Jusqu’ici, l’expansion incontrôlable du néolibéralisme prédateur a mené à l’exploitation de ces périphéries ainsi qu’au pillage de celles-ci, à la dévastation de l’environnement, aux habitudes alimentaires pathologiques, au crime organisé, à la décomposition sociale et familiale et à la perte générale des valeurs, mais il n’y a eu aucun intérêt à doter ces périphéries d’eau potable, d’électricité, d’écoles, de cliniques, de routes ou de télécommunications.
Il faut identifier l’énorme potentiel civilisateur que la communauté internationale pourrait tirer de ces régions si elle établissait avec elles un pacte pour garantir leurs droits collectifs et individuels, jusqu’à présent déniés dans la pratique ; et en retour, les communautés enseigneraient au reste du monde les fondements de la vie heureuse et rappelleraient les principes pour vivre avec et pour les autres ; c’est le seul moyen pour faire face à l’incertitude des phénomènes naturels et des épidémies.
Revenant au contexte des nations, il est urgent de mettre au rebut les recettes qui ont toujours été proposées par les organisations financières internationales, prétendument destinées à inverser les crises récurrentes, mais qui provoquent, en fait, de nouveaux cycles de concentration des richesses, de nouvelles spirales de corruption, de croissance des inégalités, d’élargissement des gouffres sociaux entre les régions et entre les zones urbaines et rurales et, à terme, l’aggravation des phénomènes d’inégalité, de désintégration sociale, de migration, de marginalisation et de misère. Cela a malheureusement été démontré dans plusieurs pays, comme cela s’est produit au Mexique à la suite des privatisations directes et du sauvetage des grandes fortunes qui ont été officialisés avec le programme connu sous le nom de Fobaproa (1998) ; le même cas s’est produit en Argentine, où la récente tentative de réimposer le néolibéralisme s’est traduite par une crise économique brutale menant ce pays non loin de la faillite.
Voici donc quelques leçons de base :
La pandémie toujours en cours nous laissera des centaines de milliers d’absences irréparables et une économie disloquée et considérablement entamée.
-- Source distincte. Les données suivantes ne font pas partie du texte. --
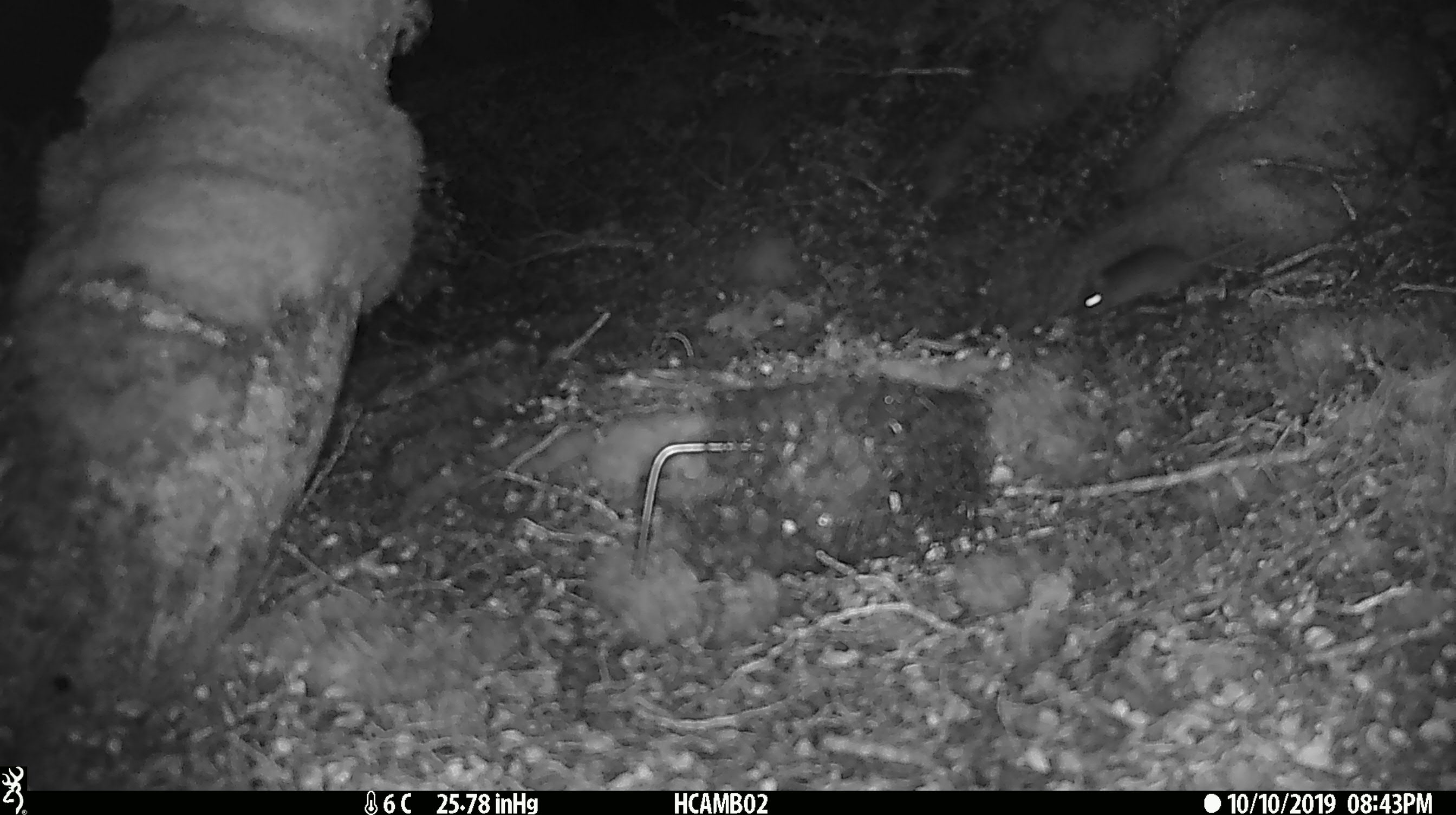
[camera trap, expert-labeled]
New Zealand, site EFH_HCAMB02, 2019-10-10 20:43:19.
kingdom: Animalia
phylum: Chordata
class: Mammalia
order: Rodentia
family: Muridae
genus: Mus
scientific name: Mus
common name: mouse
Mouse (Mus).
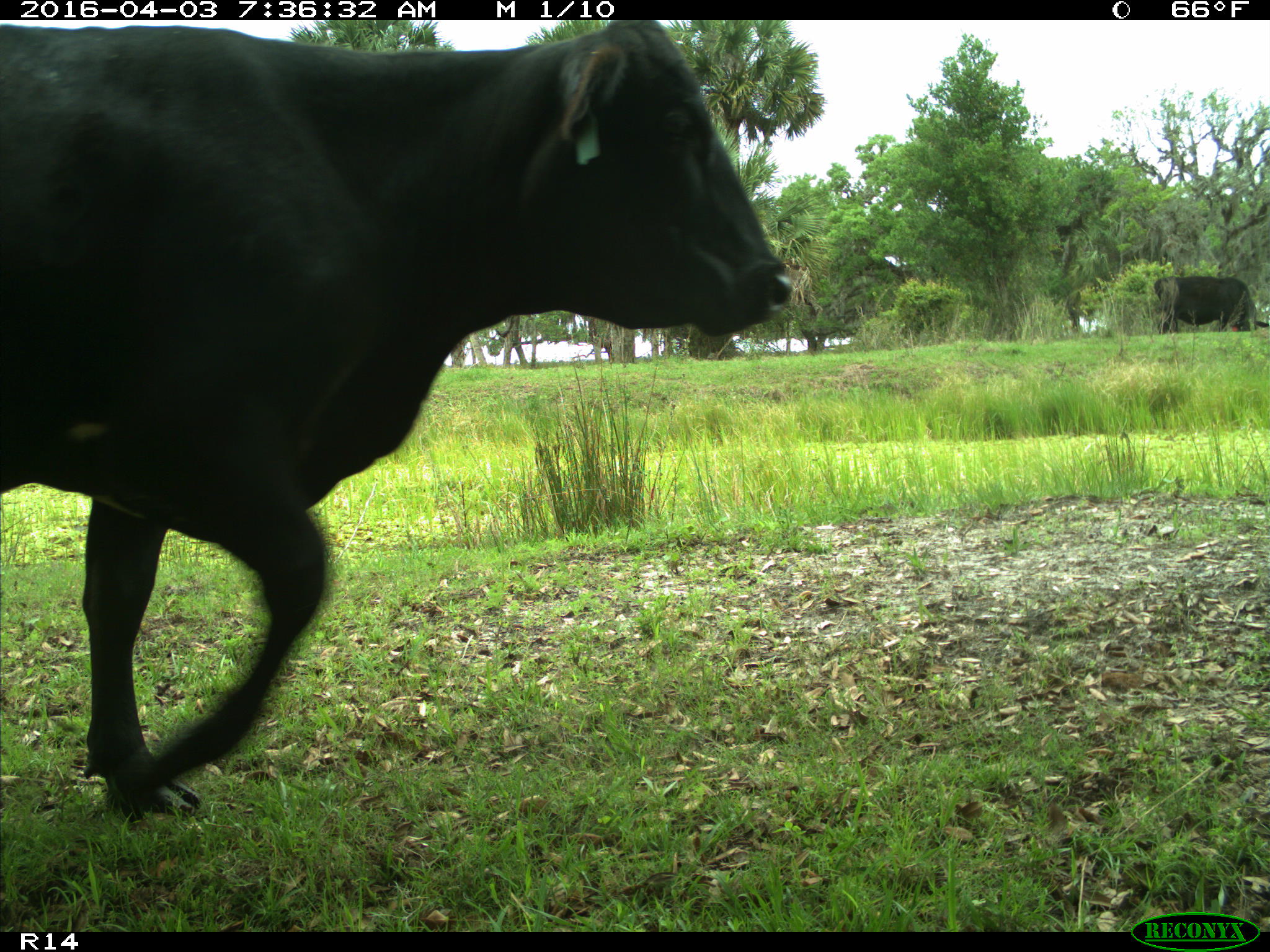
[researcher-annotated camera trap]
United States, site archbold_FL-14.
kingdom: Animalia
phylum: Chordata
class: Mammalia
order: Artiodactyla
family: Bovidae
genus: Bos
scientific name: Bos taurus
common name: domestic cow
À bien des égards, nous devons nous attacher à reconstruire le monde. Je forme des vœux pour que cela se réalise sur de nouvelles bases et des propositions qui nous permettant de tirer profit des aspects positifs que nous a laissé cette crise : la confirmation et la certitude que, tant pour les individus que pour les nations, les soins de santé doivent être une tâche collective et solidaire ; si nous appliquons le « sauve-qui-peut » personne, ou presque, ne sera sauvé. Nous sommes des êtres grégaires par nature et tous les individus et tous les peuples appartiennent à une même famille : l’Humanité.